Bogotá decidió entrar de lleno en la disputa por ser la sede de la Selección Colombia. A través de un proyecto de acuerdo que ya cursa en el Concejo, el Distrito propuso un paquete de incentivos tributarios para atraer partidos de fútbol profesional, una movida que, en la práctica, apunta directamente a la posibilidad de que la ‘Tricolor’ deje de jugar exclusivamente en Barranquilla y contemple jugar partidos de alto nivel en la capital.
La iniciativa plantea exenciones en impuestos clave como el de Industria y Comercio, así como en estampillas distritales para los eventos organizados por la Federación Colombiana de Fútbol en escenarios de la ciudad. Con estos beneficios, Bogotá busca reducir de manera significativa los costos de operación de los partidos, una variable que históricamente ha pesado en la elección de sedes.
El proyecto, además, tiene una vocación de largo plazo, ya que, de acuerdo a su contenido, los incentivos se extenderían hasta 2036, lo que deja ver una estrategia sostenida para posicionar a la capital como destino habitual de grandes eventos deportivos.
La apuesta económica detrás de los partidos
Detrás de la propuesta hay una apuesta económica clara. Cada partido de la Selección no solo moviliza miles de aficionados, sino que activa cadenas completas de servicios: hoteles llenos, restaurantes a máxima capacidad, transporte en alta demanda y una ciudad que se proyecta internacionalmente.
Para Bogotá, en concreto, las ganancias se estiman en unos COP 40.000 millones por cada uno de los conceptos anteriormente mencionados.
En ese sentido, el Distrito argumenta que las exenciones no son un costo fiscal aislado, sino una inversión que se recupera a través de la dinámica económica que generan estos eventos.
¿Qué dicen en Barranquilla?
Sin embargo, la iniciativa no cayó bien en Barranquilla, ciudad que durante años ha sido la casa de la Selección Colombia, especialmente en las eliminatorias.
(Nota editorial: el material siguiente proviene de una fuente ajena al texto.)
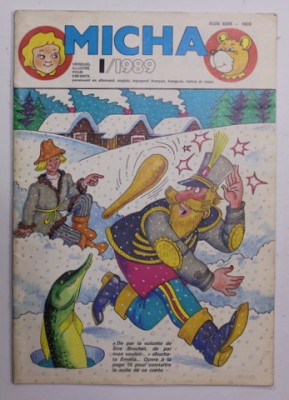 MICHA - MENSUEL ILLUSTRE POUR ENFANTS , NR. 1 / 1989 foto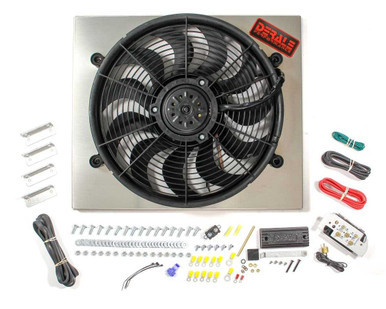 DERALE PWM Single RAD Fan/ Aluminum Shroud Assembly DER66821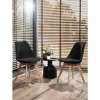 Scaun bucatarie/living, stofa, lemn, negru, 49x55x82 cm, Alta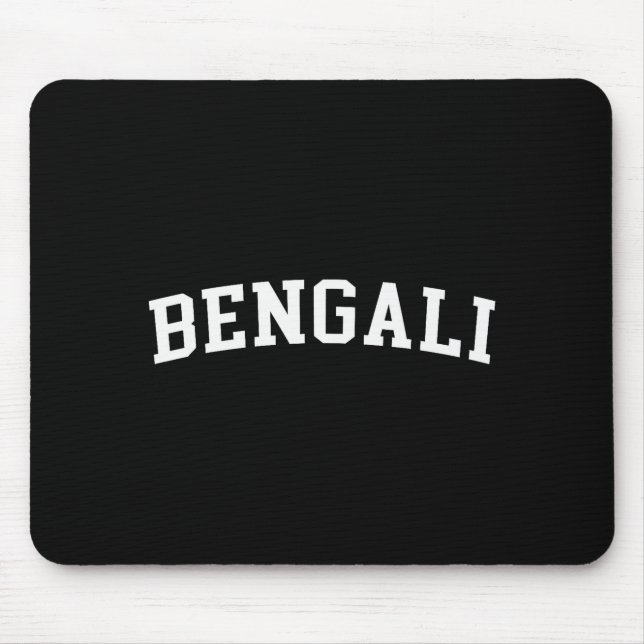 Bengali  mouse pad (Front)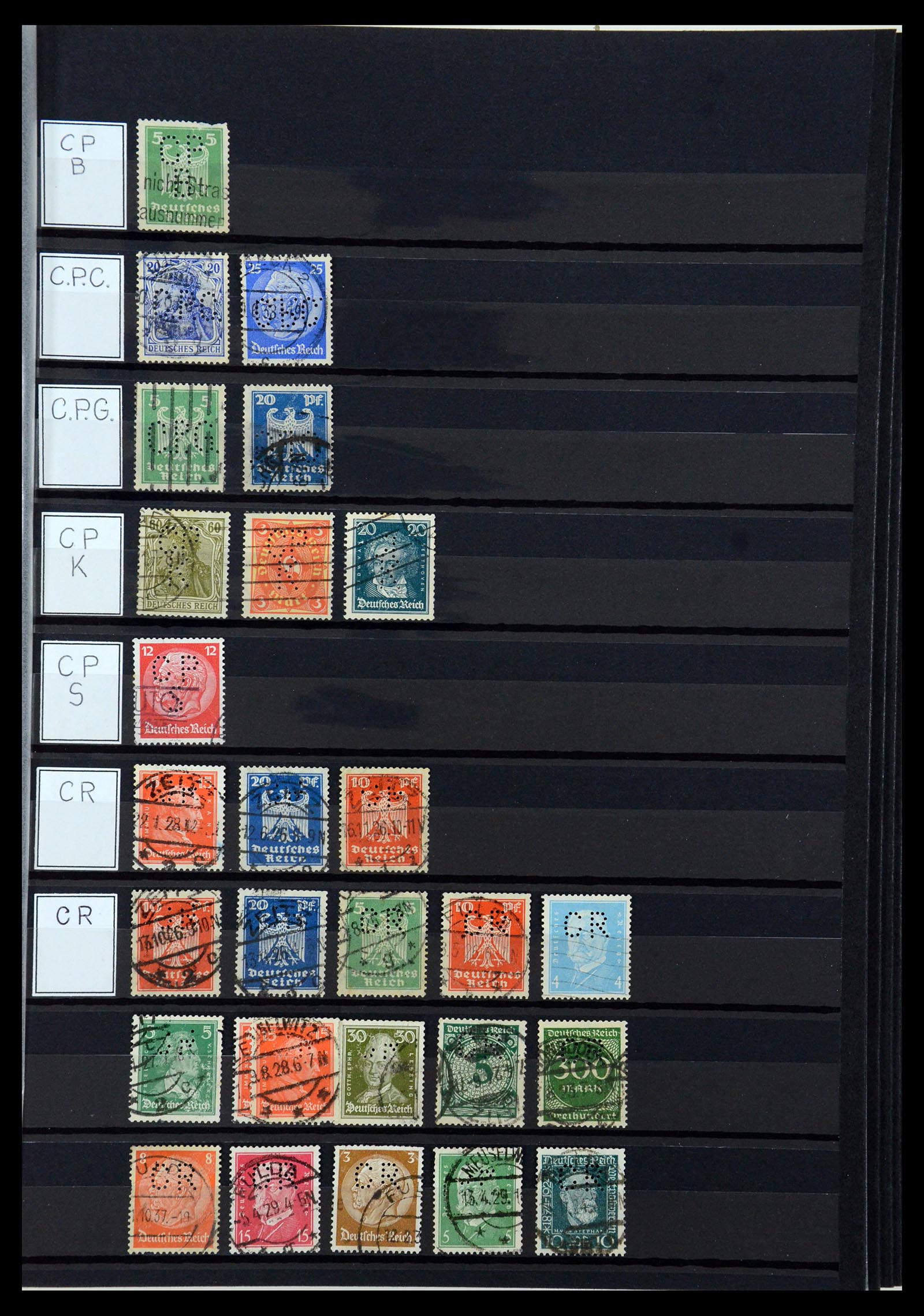36405 079 - Stamp collection 36405 German Reich perfins 1880-1945.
Desde distintos sectores, incluidos gremios económicos y voces políticas, han surgido cuestionamientos que van más allá del orgullo regional.
La principal preocupación apunta a que el modelo de incentivos podría generar una competencia desigual entre ciudades, en la que la capacidad fiscal termine inclinando la balanza, dejando de lado factores deportivos o logísticos que han sostenido la elección de Barranquilla como sede.
También se ha advertido que la ciudad del Caribe ha construido una relación histórica con la Selección que no se reduce a lo económico. Las condiciones climáticas, el ambiente en el estadio Metropolitano y la identidad que se ha tejido entre el equipo y la afición son elementos que, según sus defensores, no pueden trasladarse fácilmente a otra ciudad.
Asimismo, desde Barranquilla resaltan las inversiones de los últimos años para mejorar su condición como sede de la selección, donde destacan la construcción de un hotel y la ampliación del estadio Metropolitano, en donde actualmente la Selección Colombia juega sus compromisos oficiales.
Bogotá responde: infraestructura y competencia
En Bogotá, mientras tanto, el argumento es distinto. La capital sostiene que tiene la infraestructura, la conectividad y la capacidad logística para albergar este tipo de eventos, y que el país debería avanzar hacia un modelo más abierto y competitivo en la asignación de sedes. En esa lógica, el proyecto de acuerdo se presenta como una herramienta para nivelar el terreno y permitir que otras ciudades entren en la disputa.
Teniendo en cuenta lo anterior, Ramón Jesurún, presidente de la Federación Colombiana de Futbol, manifestó que, con la medida, Bogotá vuelve a ser determinante. “Bogotá, en capacidad de estadios y de estímulos, debe volver a ser competitiva y hoy estamos en esa iniciativa y es un buen camino, aunado a la reforma que va a tener el Estadio El Campín en los próximos años”, apostilló.
A su vez, Carlos Mario Zuluaga, presidente de la Dimayor, señaló que múltiples ciudades del país buscan ser sede de la Selección debido al impacto económico que genera, por lo que expresó su deseo de que esta medida no sea temporal, sino permanente.
Lo que viene en el Concejo
El texto ahora deberá surtir su trámite en el Concejo de Bogotá, donde se definirá si la ciudad avanza en esta estrategia. Más allá de su aprobación, la discusión ya está planteada y anticipa un pulso que no solo se jugará en los estadios, sino también en el terreno político y económico del país.